BRIEF: Rewrite all of the following material as a numbered list, omitting any blank lines.

INPUT FOR THIS TASK:
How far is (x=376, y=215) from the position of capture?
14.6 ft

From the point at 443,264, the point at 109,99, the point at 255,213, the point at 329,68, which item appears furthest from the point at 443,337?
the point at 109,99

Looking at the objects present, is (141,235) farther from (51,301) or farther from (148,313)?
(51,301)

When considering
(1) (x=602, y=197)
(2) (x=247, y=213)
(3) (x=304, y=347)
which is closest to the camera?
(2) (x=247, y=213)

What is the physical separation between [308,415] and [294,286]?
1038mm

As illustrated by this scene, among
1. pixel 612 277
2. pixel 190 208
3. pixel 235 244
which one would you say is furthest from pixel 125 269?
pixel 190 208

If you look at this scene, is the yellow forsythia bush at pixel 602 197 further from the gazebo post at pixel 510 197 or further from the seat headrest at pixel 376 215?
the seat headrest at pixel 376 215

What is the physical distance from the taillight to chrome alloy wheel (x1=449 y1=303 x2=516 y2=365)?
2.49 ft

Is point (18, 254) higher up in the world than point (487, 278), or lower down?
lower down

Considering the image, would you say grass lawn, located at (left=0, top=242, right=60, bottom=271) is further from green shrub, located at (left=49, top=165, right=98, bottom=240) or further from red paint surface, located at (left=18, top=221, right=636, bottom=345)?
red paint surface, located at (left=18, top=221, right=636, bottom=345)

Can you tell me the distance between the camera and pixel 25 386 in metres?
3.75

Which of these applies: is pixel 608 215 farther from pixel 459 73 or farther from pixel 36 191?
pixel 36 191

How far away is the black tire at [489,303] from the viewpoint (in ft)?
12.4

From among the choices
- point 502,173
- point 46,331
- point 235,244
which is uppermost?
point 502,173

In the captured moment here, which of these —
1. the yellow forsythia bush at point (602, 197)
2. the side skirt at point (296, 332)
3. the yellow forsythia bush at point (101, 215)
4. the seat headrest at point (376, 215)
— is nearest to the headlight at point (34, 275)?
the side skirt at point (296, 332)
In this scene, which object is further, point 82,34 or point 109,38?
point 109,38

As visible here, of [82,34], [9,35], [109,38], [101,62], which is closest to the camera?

FINISHED EXERCISE:
1. How far is (x=376, y=215) from the position of capture?
2. 14.6 ft
3. From the point at 443,264, the point at 109,99, the point at 255,213, the point at 329,68, which item appears furthest from the point at 443,337?
4. the point at 109,99
5. Looking at the objects present, is (141,235) farther from (51,301) or farther from (148,313)?
6. (51,301)
7. When considering
8. (1) (x=602, y=197)
9. (2) (x=247, y=213)
10. (3) (x=304, y=347)
11. which is closest to the camera?
12. (2) (x=247, y=213)
13. What is the physical separation between [308,415] and [294,286]?
14. 1038mm
15. As illustrated by this scene, among
16. 1. pixel 612 277
17. 2. pixel 190 208
18. 3. pixel 235 244
19. which one would you say is furthest from pixel 125 269?
20. pixel 190 208
21. If you look at this scene, is the yellow forsythia bush at pixel 602 197 further from the gazebo post at pixel 510 197 or further from the seat headrest at pixel 376 215?
22. the seat headrest at pixel 376 215
23. What is the physical distance from the taillight to chrome alloy wheel (x1=449 y1=303 x2=516 y2=365)?
24. 2.49 ft
25. Is point (18, 254) higher up in the world than point (487, 278), or lower down?
26. lower down
27. Considering the image, would you say grass lawn, located at (left=0, top=242, right=60, bottom=271) is further from green shrub, located at (left=49, top=165, right=98, bottom=240) or further from red paint surface, located at (left=18, top=221, right=636, bottom=345)?
28. red paint surface, located at (left=18, top=221, right=636, bottom=345)
29. Can you tell me the distance between the camera and pixel 25 386 in metres?
30. 3.75
31. Which of these applies: is pixel 608 215 farther from pixel 459 73 or farther from pixel 36 191?
32. pixel 36 191
33. How far away is the black tire at [489,303] from the viewpoint (in ft)?
34. 12.4
35. From among the choices
36. - point 502,173
37. - point 46,331
38. - point 235,244
39. which is uppermost?
40. point 502,173
41. In the captured moment here, which of these —
42. 1. the yellow forsythia bush at point (602, 197)
43. 2. the side skirt at point (296, 332)
44. 3. the yellow forsythia bush at point (101, 215)
45. 4. the seat headrest at point (376, 215)
46. — is nearest to the headlight at point (34, 275)?
47. the side skirt at point (296, 332)
48. In this scene, which object is further, point 82,34 or point 109,38?
49. point 109,38
50. As visible here, of [82,34], [9,35], [109,38], [101,62], which is closest to the camera?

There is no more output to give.